Отец — грузный, краснолицый, с жесткой щеточкой усов (предметом ежедневного заботливого ухода) и короткими седыми волосами (раз в неделю его стригла жена), расчесанными на аккуратный пробор, — с пристальным вниманием поглядел на сына большими голубыми глазами, как будто забыв скрыть свои чувства за привычной маской рассеянности.
— Политика — занятие для дураков. Чем скорей ты это поймешь, тем лучше, — заявил он и сосредоточенно занялся поглощением ростбифа.
— Милый, Джеймс хочет сам во всем разобраться, — заметила миссис Рейд, по обыкновению примирительно, будто втайне боялась, что в один прекрасный день скрытый мужнин гнев вырвется на свободу и сокрушит всех и вся на своем пути.
— Вот я и говорю, — злобно воскликнул мистер Рейд с перекошенной от ярости физиономией, переводя горящий взгляд с жены на сына, словно ожидая удара, — все кругом сволочи, воры и лжецы!
Джеймс никогда прежде не слышал, чтобы отец высказывался таким тоном, и недоуменно посмотрел на мать. Миссис Рейд потупилась, дрожащими пальцами разминая на скатерти хлебные крошки.
«Вот оно что, — подумал Джеймс. — И как я раньше не замечал!..» В этот раз из родного гнезда он уезжал, исполненный не только страсти к дивному новому миру политики и литературы, но и горькой муки.
Дональд охотно снабжал его книгами, и Джеймс глотал их с жадностью, пытаясь утолить голод знаний. Стопка книг высилась на столике в прихожей. Джеймс по одной уносил их к себе в спальню, прочитывал, а затем спускался за новым томиком. Однажды он увидел, как мать осторожно раскрыла одну из книг: Спендер.
— Я постоянно думаю о великих людях, — признался ей Джеймс, впервые объятый желанием поделиться с матерью новообретенным богатством.
— Это прекрасно, — кивнула она с улыбкой.
В доме стояла этажерка с книгами, но мать их никогда не читала. Книги были о войне — тема не привлекала Джеймса, — вдобавок, они принадлежали отцу, а потому их окружал ореол неприкасаемости.

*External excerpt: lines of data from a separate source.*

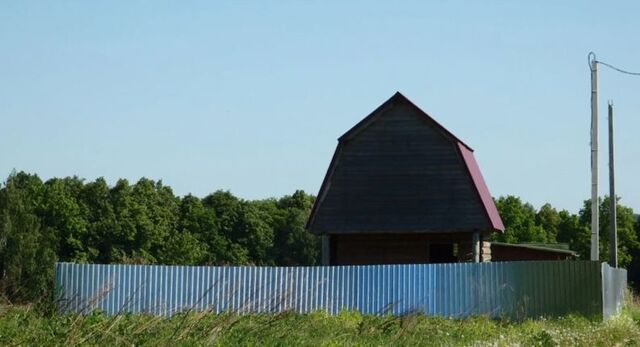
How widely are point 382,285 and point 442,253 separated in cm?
938

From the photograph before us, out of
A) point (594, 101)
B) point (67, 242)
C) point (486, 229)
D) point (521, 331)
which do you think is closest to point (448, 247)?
point (486, 229)

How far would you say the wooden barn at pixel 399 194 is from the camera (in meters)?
33.7

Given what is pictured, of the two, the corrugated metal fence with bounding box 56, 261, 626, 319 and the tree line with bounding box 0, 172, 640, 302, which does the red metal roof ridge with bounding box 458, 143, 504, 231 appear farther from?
the tree line with bounding box 0, 172, 640, 302

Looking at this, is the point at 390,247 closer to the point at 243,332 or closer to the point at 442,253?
the point at 442,253

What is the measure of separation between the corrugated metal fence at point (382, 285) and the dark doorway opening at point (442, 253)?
28.6ft

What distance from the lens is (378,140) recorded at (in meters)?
34.7

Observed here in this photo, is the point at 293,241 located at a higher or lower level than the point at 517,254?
higher

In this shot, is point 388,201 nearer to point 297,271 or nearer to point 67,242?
point 297,271

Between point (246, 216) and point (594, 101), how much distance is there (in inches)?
2340

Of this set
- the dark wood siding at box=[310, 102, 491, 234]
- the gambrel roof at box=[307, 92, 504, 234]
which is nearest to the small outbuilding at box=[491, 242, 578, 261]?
the gambrel roof at box=[307, 92, 504, 234]

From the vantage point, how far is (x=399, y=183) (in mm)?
34156

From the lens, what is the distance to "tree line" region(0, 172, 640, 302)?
65.2m

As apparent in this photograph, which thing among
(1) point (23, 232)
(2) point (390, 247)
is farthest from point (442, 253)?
(1) point (23, 232)

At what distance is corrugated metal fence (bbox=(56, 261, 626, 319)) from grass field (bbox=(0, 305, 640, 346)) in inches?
243
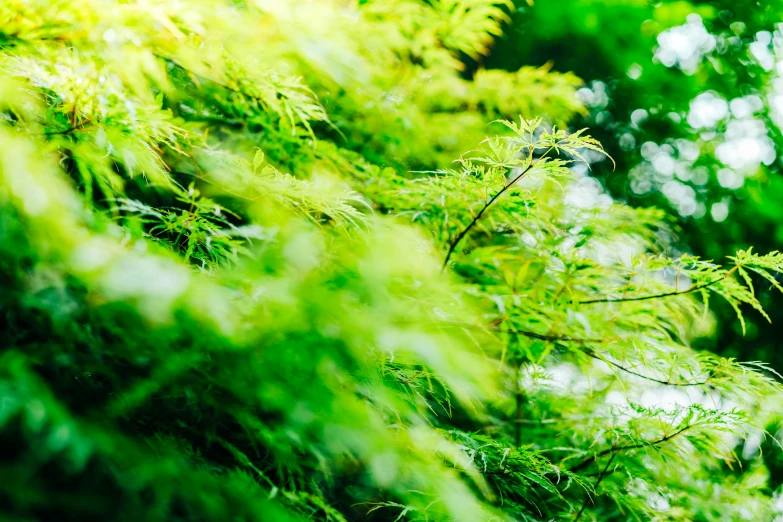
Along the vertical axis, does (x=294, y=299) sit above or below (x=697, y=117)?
below

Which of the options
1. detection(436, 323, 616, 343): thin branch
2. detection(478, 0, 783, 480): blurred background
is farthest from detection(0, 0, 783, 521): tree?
detection(478, 0, 783, 480): blurred background

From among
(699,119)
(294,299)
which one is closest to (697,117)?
(699,119)

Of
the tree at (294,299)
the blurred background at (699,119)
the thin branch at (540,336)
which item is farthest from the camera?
the blurred background at (699,119)

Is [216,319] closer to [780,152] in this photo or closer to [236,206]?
[236,206]

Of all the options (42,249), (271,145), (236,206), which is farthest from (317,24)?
(42,249)

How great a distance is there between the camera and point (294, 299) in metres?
0.51

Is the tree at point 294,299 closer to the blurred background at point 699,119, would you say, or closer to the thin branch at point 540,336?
the thin branch at point 540,336

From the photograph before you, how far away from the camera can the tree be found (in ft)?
1.52

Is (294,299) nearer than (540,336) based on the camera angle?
Yes

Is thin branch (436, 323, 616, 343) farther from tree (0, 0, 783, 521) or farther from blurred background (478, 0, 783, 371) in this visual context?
blurred background (478, 0, 783, 371)

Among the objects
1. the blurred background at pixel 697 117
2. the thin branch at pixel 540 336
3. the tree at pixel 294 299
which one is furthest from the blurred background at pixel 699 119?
the thin branch at pixel 540 336

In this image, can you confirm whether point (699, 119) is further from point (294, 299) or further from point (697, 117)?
point (294, 299)

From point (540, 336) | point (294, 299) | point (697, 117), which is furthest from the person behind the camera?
point (697, 117)

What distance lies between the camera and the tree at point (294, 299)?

— В тени ветвей у синих вод нарциссы водят хоровод…[13]— задумчиво промолвила миссис Рейд. — Мы в школе это учили.
— Мне снилось: поле боя я покинул…[14]— сказал Джеймс, понизив голос (в соседней комнате сидел отец).
— Нет, не стоит, лучше не надо… — прошептала мать и, оглянувшись, быстро вышла из прихожей.
Когда отец ушел в паб, Джеймс присел у этажерки и стал неторопливо перебирать книги на полках: «На Западном фронте без перемен», «Тихий Дон», «Простимся со всем этим», «Битва на Сомме», «Пашендейль», «Воспоминания старого солдата», «Если мы умрем…», «Если нас спросят…».